Re: [PERFORM] Data type to use for primary key

2004-11-24 Thread Greg Stark

Tom Lane [EMAIL PROTECTED] writes:

 Greg Stark [EMAIL PROTECTED] writes:
  This could hurt if they ever reuse an old previously retired postal code,
  which isn't an entirely impossible case. As far as I know it hasn't happened
  yet though.
 
 One would suppose that the guys who are in charge of this point at
 Canada Post consider the postal code to be their primary key, and
 are no more eager to reuse one than you are to see it reused.

Well, they may eventually be forced to. For the same sort of hierarchic issue
that causes the shortage of IPv4 address space even though there's far less
than 4 billion hosts online.

But as far as I can see today the only postal codes that are being retired are
rural areas that are being developed and have blocks of codes assigned instead
of having a single broad code.

 Basically this comes down to I'm going to use some externally supplied
 primary key as my primary key.  Do I trust the upstream DBA to know what
 a primary key is?

Well there's another issue here I think. Often people see something that looks
unique and is clearly intended to be a primary key and think aha, nice
primary key but they miss a subtle distinction between what the external
primary key represents and what their data model is tracking.

The typical example is social security numbers. SSNs are a perfectly
reasonable primary key -- as long as you're tracking Social Security accounts,
not people. Most people in the US have exactly one SS account, so people often
think it looks like a primary key for people. In fact not everyone has a
Social Security account (aliens who have never worked in the US, or for that
matter people who have never been in the US) and others have had multiple
Social Security accounts (victims of identity theft).

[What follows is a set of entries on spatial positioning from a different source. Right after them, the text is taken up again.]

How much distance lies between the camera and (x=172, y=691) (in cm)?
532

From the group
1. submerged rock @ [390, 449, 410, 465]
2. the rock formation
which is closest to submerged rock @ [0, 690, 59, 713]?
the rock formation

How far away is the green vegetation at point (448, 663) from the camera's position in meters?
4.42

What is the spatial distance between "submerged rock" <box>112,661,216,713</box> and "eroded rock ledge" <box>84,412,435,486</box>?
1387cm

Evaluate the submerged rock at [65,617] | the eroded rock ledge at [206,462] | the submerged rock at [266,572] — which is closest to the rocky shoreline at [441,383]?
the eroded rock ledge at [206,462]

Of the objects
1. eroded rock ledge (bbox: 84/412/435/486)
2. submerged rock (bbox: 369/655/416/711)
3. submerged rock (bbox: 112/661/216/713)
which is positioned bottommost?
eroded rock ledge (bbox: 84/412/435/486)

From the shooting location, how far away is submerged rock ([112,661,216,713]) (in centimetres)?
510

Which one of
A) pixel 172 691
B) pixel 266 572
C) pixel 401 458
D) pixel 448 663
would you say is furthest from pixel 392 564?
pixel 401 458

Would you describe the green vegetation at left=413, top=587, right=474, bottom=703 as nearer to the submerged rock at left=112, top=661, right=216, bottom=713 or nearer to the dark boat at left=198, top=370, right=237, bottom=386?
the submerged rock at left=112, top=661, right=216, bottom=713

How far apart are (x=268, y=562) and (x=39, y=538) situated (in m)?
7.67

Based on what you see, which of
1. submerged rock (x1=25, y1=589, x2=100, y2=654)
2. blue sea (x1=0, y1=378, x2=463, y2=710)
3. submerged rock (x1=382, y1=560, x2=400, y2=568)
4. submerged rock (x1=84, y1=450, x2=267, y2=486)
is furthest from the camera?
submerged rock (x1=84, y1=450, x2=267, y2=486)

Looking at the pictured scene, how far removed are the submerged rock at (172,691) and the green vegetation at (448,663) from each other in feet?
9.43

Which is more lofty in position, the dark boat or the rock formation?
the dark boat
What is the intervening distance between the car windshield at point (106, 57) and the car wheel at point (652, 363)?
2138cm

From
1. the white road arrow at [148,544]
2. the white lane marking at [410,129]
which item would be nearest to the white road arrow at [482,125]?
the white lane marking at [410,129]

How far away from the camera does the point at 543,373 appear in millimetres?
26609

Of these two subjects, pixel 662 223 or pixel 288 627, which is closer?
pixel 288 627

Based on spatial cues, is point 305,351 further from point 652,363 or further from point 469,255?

Another example that comes to mind is the local telephone company. When I
changed my phone number they created a new account without telling me, because
their billing system's primary key for accounts is... the phone number. So all
my automated bill payments started disappearing into the black hole of the old
account and my new account went negative. I wonder what they do for customers
who buy services from them but don't have a telephone line.

-- 
greg


---(end of broadcast)---
TIP 4: Don't 'kill -9' the postmaster


Re: [PERFORM] Data type to use for primary key

2004-11-24 Thread Alexandre Leclerc
On 24 Nov 2004 01:52:52 -0500, Greg Stark [EMAIL PROTECTED] wrote:
 Alexandre Leclerc [EMAIL PROTECTED] writes:
 
  Thanks for those tips. I'll print and keep them. So in my case, the
  product_code being varchar(24) is:
  4 bytes + string size (so possibly up to 24) = possible 28 bytes. I
  did the good thing using a serial. For my shorter keys (4 bytes + up
  to 6 char) I will use the natural key.
 
 Realize that space usage is really only part of the issue.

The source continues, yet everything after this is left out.